◆ **GOAL OF THE EXERCISE**
Tally the lines in the data below that contain the string "crop". Reply with the number alone.

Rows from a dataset
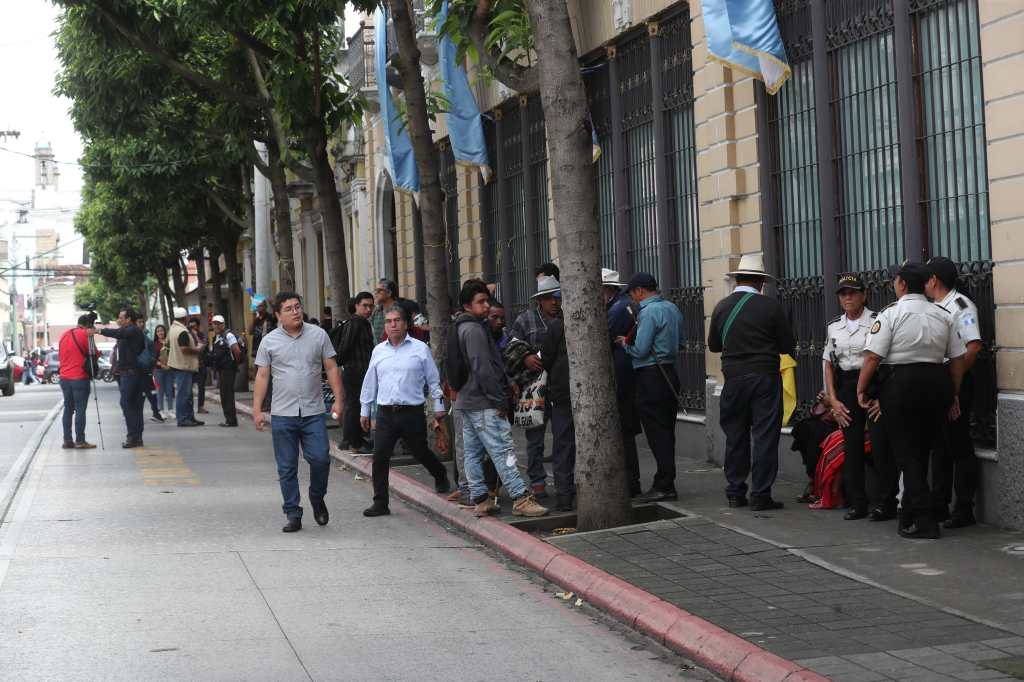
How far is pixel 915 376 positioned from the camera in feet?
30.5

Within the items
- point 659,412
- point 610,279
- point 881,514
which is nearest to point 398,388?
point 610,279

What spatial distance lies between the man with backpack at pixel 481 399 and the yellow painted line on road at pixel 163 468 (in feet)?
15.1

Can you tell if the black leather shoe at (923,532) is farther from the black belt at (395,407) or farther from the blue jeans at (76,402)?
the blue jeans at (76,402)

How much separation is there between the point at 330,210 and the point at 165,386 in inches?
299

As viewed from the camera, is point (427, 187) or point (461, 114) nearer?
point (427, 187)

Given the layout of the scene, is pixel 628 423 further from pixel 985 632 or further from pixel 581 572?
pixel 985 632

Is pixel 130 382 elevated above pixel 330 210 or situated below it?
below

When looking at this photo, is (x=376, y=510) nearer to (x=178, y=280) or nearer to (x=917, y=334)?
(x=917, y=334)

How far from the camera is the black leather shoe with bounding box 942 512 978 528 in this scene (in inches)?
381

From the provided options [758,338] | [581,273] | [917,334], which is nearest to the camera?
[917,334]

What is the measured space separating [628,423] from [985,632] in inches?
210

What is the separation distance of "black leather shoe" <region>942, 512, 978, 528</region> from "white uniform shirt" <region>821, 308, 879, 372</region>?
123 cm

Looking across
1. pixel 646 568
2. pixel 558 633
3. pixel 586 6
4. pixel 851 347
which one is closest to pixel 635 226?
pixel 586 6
* * *
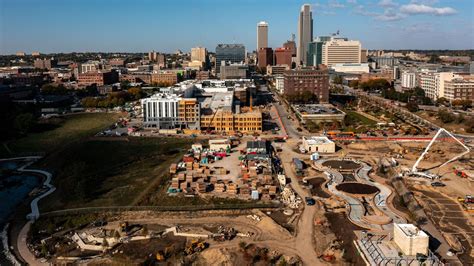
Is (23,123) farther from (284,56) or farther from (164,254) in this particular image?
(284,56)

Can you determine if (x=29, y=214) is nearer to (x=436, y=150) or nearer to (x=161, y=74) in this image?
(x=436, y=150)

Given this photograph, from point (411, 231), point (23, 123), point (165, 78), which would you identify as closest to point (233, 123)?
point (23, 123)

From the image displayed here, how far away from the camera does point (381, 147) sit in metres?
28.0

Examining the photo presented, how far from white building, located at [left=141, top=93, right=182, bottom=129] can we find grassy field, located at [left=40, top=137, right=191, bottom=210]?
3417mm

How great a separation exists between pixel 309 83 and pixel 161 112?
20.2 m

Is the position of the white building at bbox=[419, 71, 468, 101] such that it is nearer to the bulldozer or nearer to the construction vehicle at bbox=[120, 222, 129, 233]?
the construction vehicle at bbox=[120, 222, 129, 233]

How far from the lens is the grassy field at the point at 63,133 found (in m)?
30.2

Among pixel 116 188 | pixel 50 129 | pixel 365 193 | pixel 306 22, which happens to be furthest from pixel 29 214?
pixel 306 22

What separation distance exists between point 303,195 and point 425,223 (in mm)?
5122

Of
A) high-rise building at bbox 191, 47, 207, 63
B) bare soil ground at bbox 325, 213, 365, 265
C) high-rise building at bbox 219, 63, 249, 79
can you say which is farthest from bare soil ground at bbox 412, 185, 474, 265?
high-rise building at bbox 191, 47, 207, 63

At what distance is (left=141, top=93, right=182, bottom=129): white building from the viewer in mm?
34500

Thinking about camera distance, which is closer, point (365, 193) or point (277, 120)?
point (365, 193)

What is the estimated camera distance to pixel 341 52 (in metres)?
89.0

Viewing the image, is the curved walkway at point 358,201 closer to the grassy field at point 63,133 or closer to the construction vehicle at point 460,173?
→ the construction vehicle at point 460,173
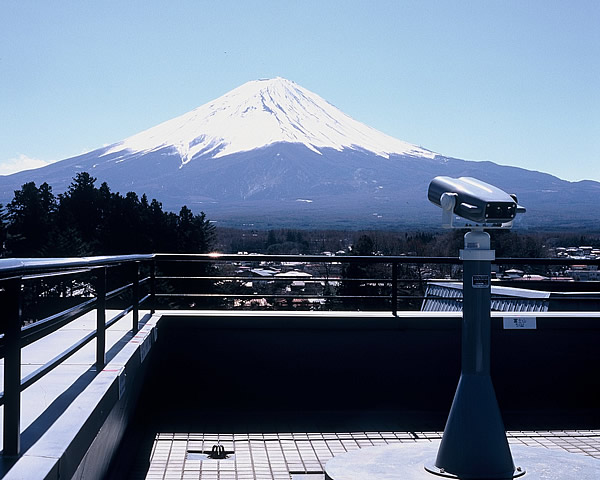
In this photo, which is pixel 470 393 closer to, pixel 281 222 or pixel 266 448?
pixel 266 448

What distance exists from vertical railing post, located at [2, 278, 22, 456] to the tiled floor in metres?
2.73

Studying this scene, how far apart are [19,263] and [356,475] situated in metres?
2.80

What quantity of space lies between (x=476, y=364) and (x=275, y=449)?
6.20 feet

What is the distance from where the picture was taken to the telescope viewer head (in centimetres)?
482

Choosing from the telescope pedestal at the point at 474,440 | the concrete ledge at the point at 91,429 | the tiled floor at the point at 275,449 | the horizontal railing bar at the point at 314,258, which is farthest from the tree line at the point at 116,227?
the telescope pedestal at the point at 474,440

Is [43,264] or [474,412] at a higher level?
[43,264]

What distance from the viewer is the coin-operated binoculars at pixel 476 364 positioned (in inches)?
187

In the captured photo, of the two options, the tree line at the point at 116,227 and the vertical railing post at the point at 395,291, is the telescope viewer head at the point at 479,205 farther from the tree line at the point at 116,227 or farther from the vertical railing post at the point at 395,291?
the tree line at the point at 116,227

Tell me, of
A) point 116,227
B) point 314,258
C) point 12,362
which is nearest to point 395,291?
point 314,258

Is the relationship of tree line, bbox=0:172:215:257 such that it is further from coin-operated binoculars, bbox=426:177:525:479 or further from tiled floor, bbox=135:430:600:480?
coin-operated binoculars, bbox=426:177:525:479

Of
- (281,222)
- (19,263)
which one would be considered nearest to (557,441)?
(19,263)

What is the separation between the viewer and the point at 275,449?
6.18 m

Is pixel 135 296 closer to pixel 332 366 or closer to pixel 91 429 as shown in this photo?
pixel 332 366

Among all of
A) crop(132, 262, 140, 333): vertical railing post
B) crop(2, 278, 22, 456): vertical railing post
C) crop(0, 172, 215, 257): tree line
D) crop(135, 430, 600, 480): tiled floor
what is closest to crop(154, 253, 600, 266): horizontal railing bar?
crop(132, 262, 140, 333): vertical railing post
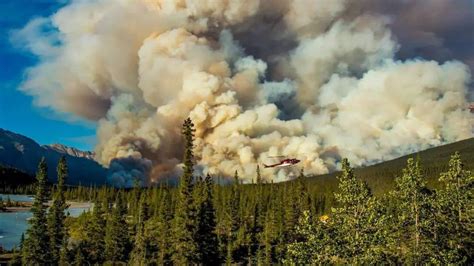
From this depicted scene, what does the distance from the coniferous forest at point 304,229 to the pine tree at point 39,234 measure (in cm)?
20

◆ **CORRECT ANSWER**
6